La stessa delicatezza si ritrova in particolare sulle vetrate del soggiorno che dialogano con il sistema Algues (2004), opera dei fratelli Ronan ed Erwan Bouroullec, impegnati sin dall’inizio della propria carriera a riscattare l’essenza artificiale del progetto grazie ad una sua tessitura anomala, vicinissima al linguaggio della natura, proprio come in questo caso e nell’altra opera esposta Grappe (2001), un set di 12 cerchi di velluto in tre diverse tonalità di verde che propongono un utilizzo del tappeto a grappolo che può naturalmente crescere ed essere disposto sul pavimento a proprio piacimento, ricalcando la casualità del mondo cellulare.
Forme e materiali di diverse culture
Più avanti Cabana (2010-2014) di Fernando e Humberto Campana – una vera capanna, realizzata con lunghissimi fili di rafia in viscosa annodati a mano – sa di nostalgia, di ripari fai da te che ci riportano al tempo dei tempi, alle origini: il salto di civiltà resta certamente un viaggio appassionante nella nostra natura interiore soprattutto nel momento in cui si scopre l’interno dell’abitacolo: cinque ripiani circolari di dimensioni decrescenti che ne imprimono il carattere contemporaneo di neo-utilità.
Il dialogo tra mondi distanti, infatti, può essere sempre aperto e coinvolgente. Prova ne sono altri due progetti esposti nel soggiorno: il servizio da tè Silver & Wood (1997) di Andrea Branzi (1938-2023), della collezione Animali domestici, che mescola industria e natura, materiali nobili – come l’argento – e materie prime semplici come il legno di betulla con un approccio simile a quello del designer francese Olivier Gagnère nel progetto Sans titre (1983): una panca-tavolino realizzata con un tronco di albero di limone e alluminio inciso. Racconti domestici tra natura e cultura che trovano una risposta ironica ed eloquente nell’ambiente cucina della villa con due ciotole in porcellana, realizzate a mano, di Hella Jongerius della collezione Nymphenburg Sketches (2004): al centro raffigurano una lumaca e un coniglio (scelti tra i 700 modelli di soggetti conservati a Nymphenburg) che sviano l’utilizzo stretto delle ciotole a favore della contemplazione del contenuto animale. Nello stesso ambiente il purificatore d’aria naturale, Andrea (2009) di Mathieu Lehanneur, ci riporta al presente e unisce design, scienza e natura per migliorare la qualità dell’aria in casa.

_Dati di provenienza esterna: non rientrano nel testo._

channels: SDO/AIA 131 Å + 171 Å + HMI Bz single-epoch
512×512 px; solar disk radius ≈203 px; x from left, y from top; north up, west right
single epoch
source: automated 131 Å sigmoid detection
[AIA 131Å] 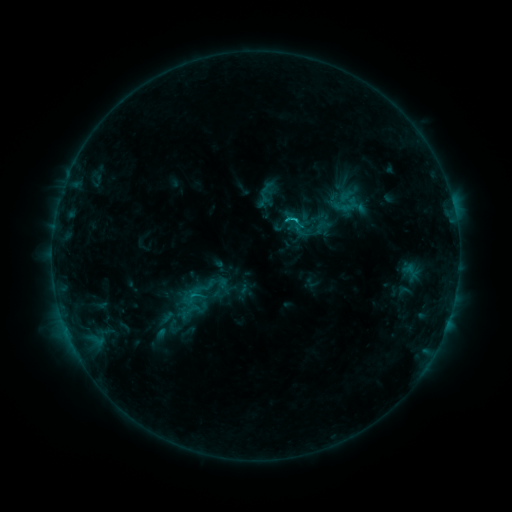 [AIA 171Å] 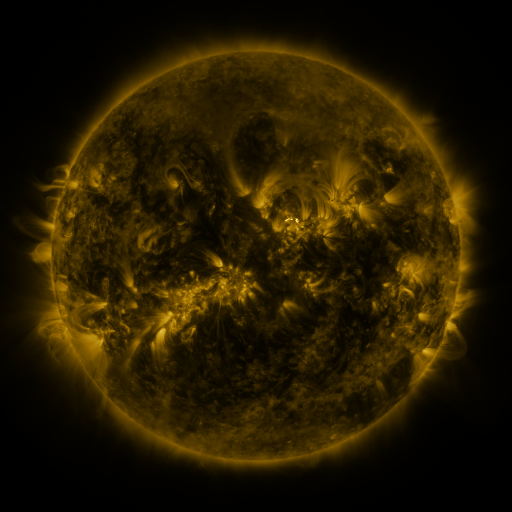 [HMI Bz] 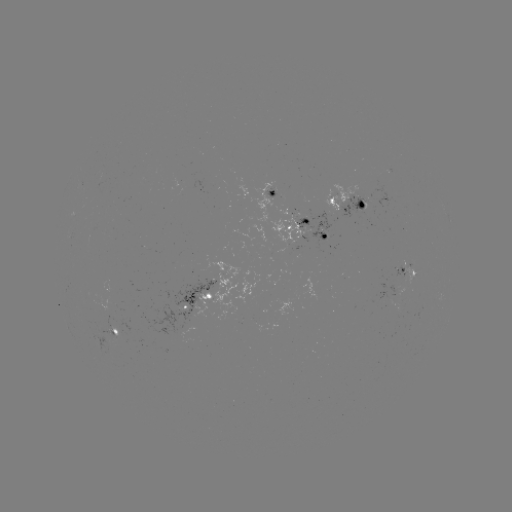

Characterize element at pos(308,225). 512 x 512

Il percorso si snoda poi nel boudoir rivisitato dalla intrinseca delicatezza poetica ed inventiva di Alessandro Mendini (1931-2019) con il tavolino Papilio (1985-2004) che richiama il batter d’ali di una farfalla… fino alla stanza degli ospiti con una presenza tutta al naturale: la sedia Bamboo Study III-Natural (2019) dello studio indiano Mumbai realizzata in bambù e seta Nistari dove quest’ultima sostituisce la corda per creare una seduta indoor del tutto naturale e artigianale mentre, allo stesso tempo, è un omaggio all’intimo legame tra Le Corbusier e l’India, quell’universo di vita così diverso dal nostro dal quale il maestro era stato rapito.
Complessivamente l’operazione sembra riuscita: le stanze della villa ora risuonano con un timbro nuovo, quanto basta a farci tornare sui passi di Le Corbusier con una nuova impronta domestica a raccontarne il divenire.
Tra gli altri designer coinvolti troviamo: 5.5 Designers, François Azambourg, De Pas, D’Urbino e Lomazzi, Garouste & Bonetti, Benjamin Graindorge, Ymer & Malta, Pierre Paulin, Sylvain Rieu, Wieki Somers, Studio BrichetZiegler, Patricia Urquiola, Marcel Wanders.
Immagine di copertina: Exposition Natures intérieures, Villa Savoye, claustra Algues de Ronan et Erwan Bouroullec (© Benjamin Gavaudo, courtesy CMN)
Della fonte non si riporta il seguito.